Ao olhar para o céu vi que se houvesse passado algum tempo, aquele tempo fora
mínimo. Fiquei alguns minutos olhando para aquele objeto sem saber muito o que
aconteceu, a única coisa que sabia e que estava apaixonado por um sonho, ou foi um
delírio, ou aquilo existiu? Pareceu tão real. Será que era uma entidade?
Coloquei aquele objeto no bolso e fui remando à praia. Será que vivenciei algo
paranormal? Será que esse fenômeno foi o que deu origem as sereias? Será que
marinheiros do século passado tocavam nesse objeto misterioso e se encantavam por ela,
e assim a chamavam de "sereia" e o objeto brilhante era seu "canto". Aquilo e ela tomaram
minha noite de sono.
Passei a contar para todos sobre minha experiência e ninguém acreditava em mim,
toda vez que ia sozinho eu a via, toda vez que ia acompanhado, nada acontecia e eu ficava
parecendo um lunático. Me apelidaram de "o sereia" por conta de minhas inúmeras
tentativas de mostrar o que acontecera comigo.
Não estou mais em minhas condições normais. Há dias não a vejo mais. Começo a
pensar que, de fato, sou doido. Há dias que me questiono o que é a realidade, se é no
mundo com aquela moça ou se é o em que sou um pescador solitário e sozinho.
Hoje será minha última tentativa, já não suporto mais viver em um mundo onde não
tenha a praia, a moça, aquele sexo. Não suporto mais viver como um louco, não suporto
mais ser o "sereia". Vou até o mar, vou tocar no objeto e caso não a veja, tirarei minha
própria vida. Tal como o canto da sereia, que amordaçava os homens pelo desejo e depois
matava-os.
Arranquei meu barco da areia e, com ele, batalhei rasgando o mar. Cheguei em um
ponto onde o mar já me circundava, e o mar estava mexido. Peguei a esfera e toquei nela
fechando meus olhos. Nada. Fiz novamente. Nada.
Aquilo me encheu de fúria, aquilo me encheu de ódio. Comecei a xingar, pedindo
para vê-la. Na ultima vez, apertei com tanta força a esfera que ela acabou quebrando. Eu
olhava incrédulo, minha passagem para encontrar o meu grande amor estava destruída.

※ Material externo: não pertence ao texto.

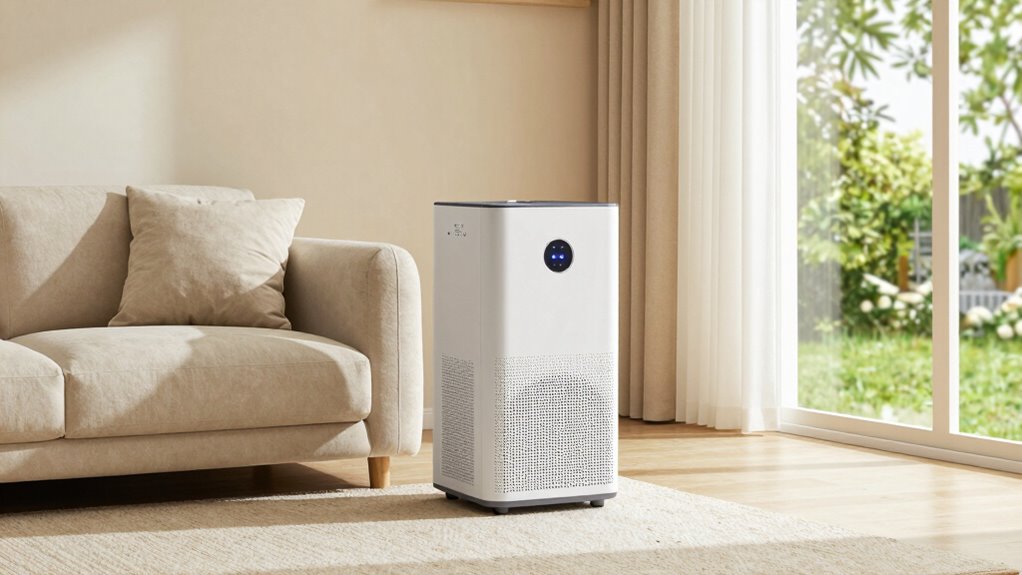 whole home humidity control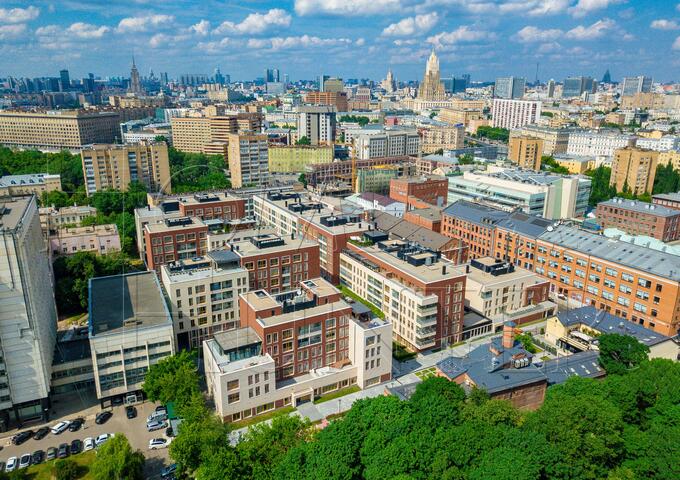 ЖК «Литератор»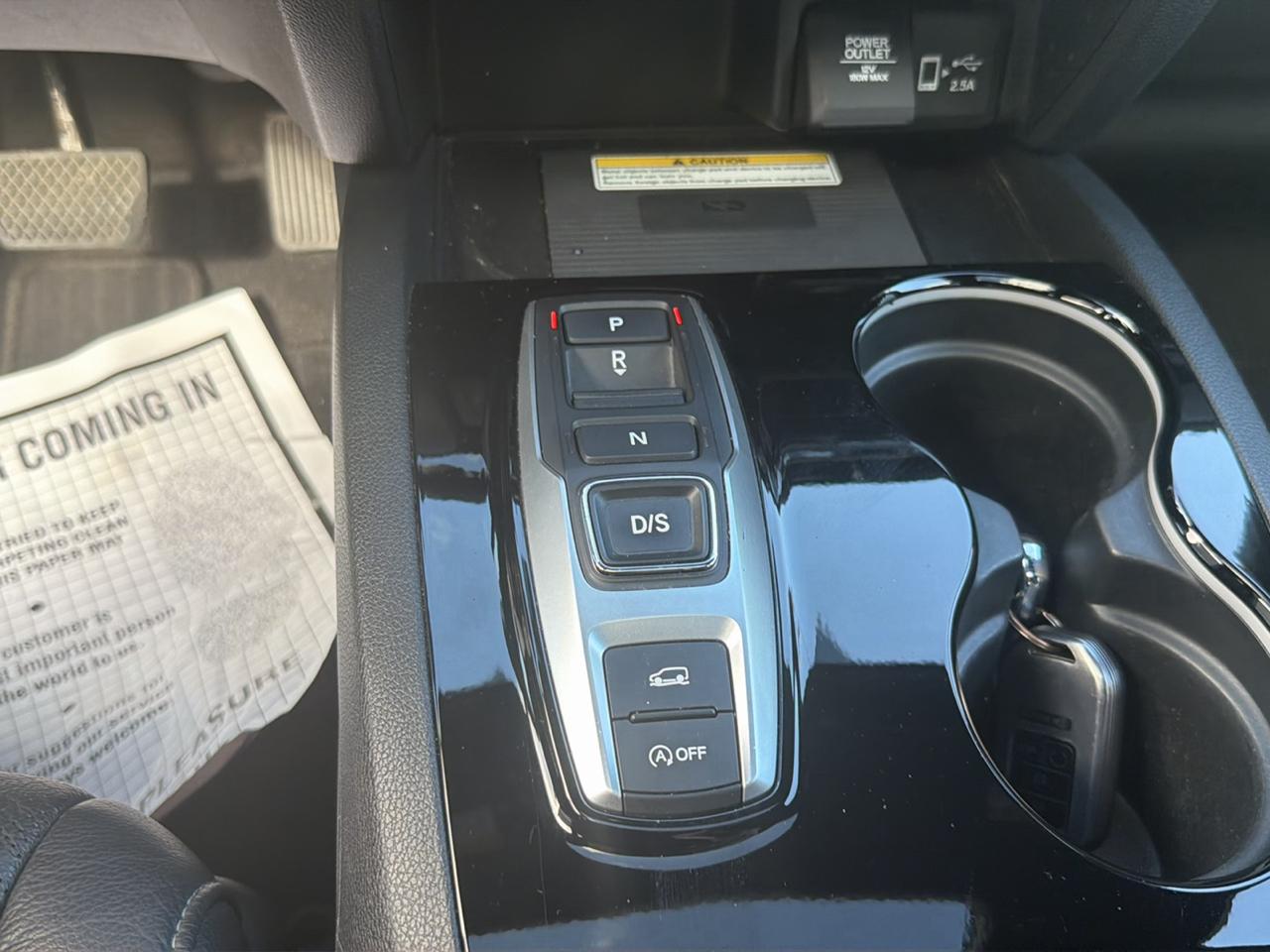 Honda Passport Elite AWD 2022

Num passo de raiva e ódio me joguei no mar, esse mesmo mar não estava mais azul
e tampouco verde, estava cinza, estava cor de prata. Me joguei não para me ferir, mas para
diluir a minha raiva, mas o mar fizera um redemoinho em baixo de mim. Me puxou, me
remexeu e me trouxe para cada vez mais fundo.
Eu como pescador, atribuo também o adjetivo de belo nadador. Mas não naquele
momento, tentei manter minha calma e voltar a superfície sem perder a esfera. Quanto
mais eu tentava mais era arrastado para o fundo e mais apertava a esfera na mão esquerda
para não perde-la. Nadei para cima. Fiz força. Me desesperei. Será o fim. E por fim,
sabendo que se morre afogado por respirar água, eu respirei. A água veio queimando meu
nariz, queimou minha garganta e pude sentir entrando nos meus pulmões e quando respirei
de novo.
Acordei naquela praia, a que eu tanto esperava. Será que era tudo um plano? Será que
ela é a morte? Será que ela é a sereia? Será que se eu voltar vou estar morto em algum
fundo de oceano? Não sei. Me levantei e quando olhei para o canto ela me disse.
"Você voltou, Pingo! Agora você não vai mais embora."